The fatal arithmetic of imperial decline
Tuesday, December 01, 2009
If you have not yet read Niall Ferguson's story in the current issue of Newsweek, do yourself a favor and have a quick look because you'll be reading more and more of this sort of thing over the next few years. Sometime in the next decade, this will become mainstream thinking.
Call it the fractal geometry of fiscal crisis. If you fly across the Atlantic on a clear day, you can look down and see the same phenomenon but on four entirely different scales. At one extreme there is tiny Iceland. Then there is little Ireland, followed by medium-size Britain. They're all a good deal smaller than the mighty United States. But in each case the economic crisis has taken the same form: a massive banking crisis, followed by an equally massive fiscal crisis as the government stepped in to bail out the private financial system.He goes on to detail how our debts could someday do us in, what for many would appear to be a near certainty since, throughout history, empires tend to overreach and, at their peak, evolve into finance-centric economies where there's nowhere to go but down.

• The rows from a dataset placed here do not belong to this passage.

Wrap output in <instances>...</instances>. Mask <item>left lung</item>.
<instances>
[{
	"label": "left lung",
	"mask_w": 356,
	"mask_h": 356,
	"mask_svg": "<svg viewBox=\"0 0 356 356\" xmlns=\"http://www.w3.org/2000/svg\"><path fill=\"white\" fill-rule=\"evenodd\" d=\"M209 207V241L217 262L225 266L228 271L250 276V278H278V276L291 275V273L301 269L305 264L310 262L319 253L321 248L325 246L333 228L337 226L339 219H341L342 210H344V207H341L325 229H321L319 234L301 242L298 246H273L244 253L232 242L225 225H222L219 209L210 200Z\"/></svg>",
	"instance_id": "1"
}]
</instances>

Size matters, of course. For the smaller countries, the financial losses arising from this crisis are a great deal larger in relation to their gross domestic product than they are for the United States. Yet the stakes are higher in the American case. In the great scheme of things—let's be frank—it does not matter much if Iceland teeters on the brink of fiscal collapse, or Ireland, for that matter. The locals suffer, but the world goes on much as usual.
But if the United States succumbs to a fiscal crisis, as an increasing number of economic experts fear it may, then the entire balance of global economic power could shift. Military experts talk as if the president's decision about whether to send an additional 40,000 troops to Afghanistan is a make-or-break moment. In reality, his indecision about the deficit could matter much more for the country's long-term national security. Call the United States what you like—superpower, hegemon, or empire—but its ability to manage its finances is closely tied to its ability to remain the predominant global military power. Here's why.
Also see Paul Kennedy's The Rise and Fall of Great Powers.
1 comments:
Econ Talk had the Author of "This Time is Different" and she had a different opinion. Is this a Currency Market play? Are youse guys attempting to talk down the dollar, then let it bounce back up?
Could you clue us in sooner so we can get in on the action?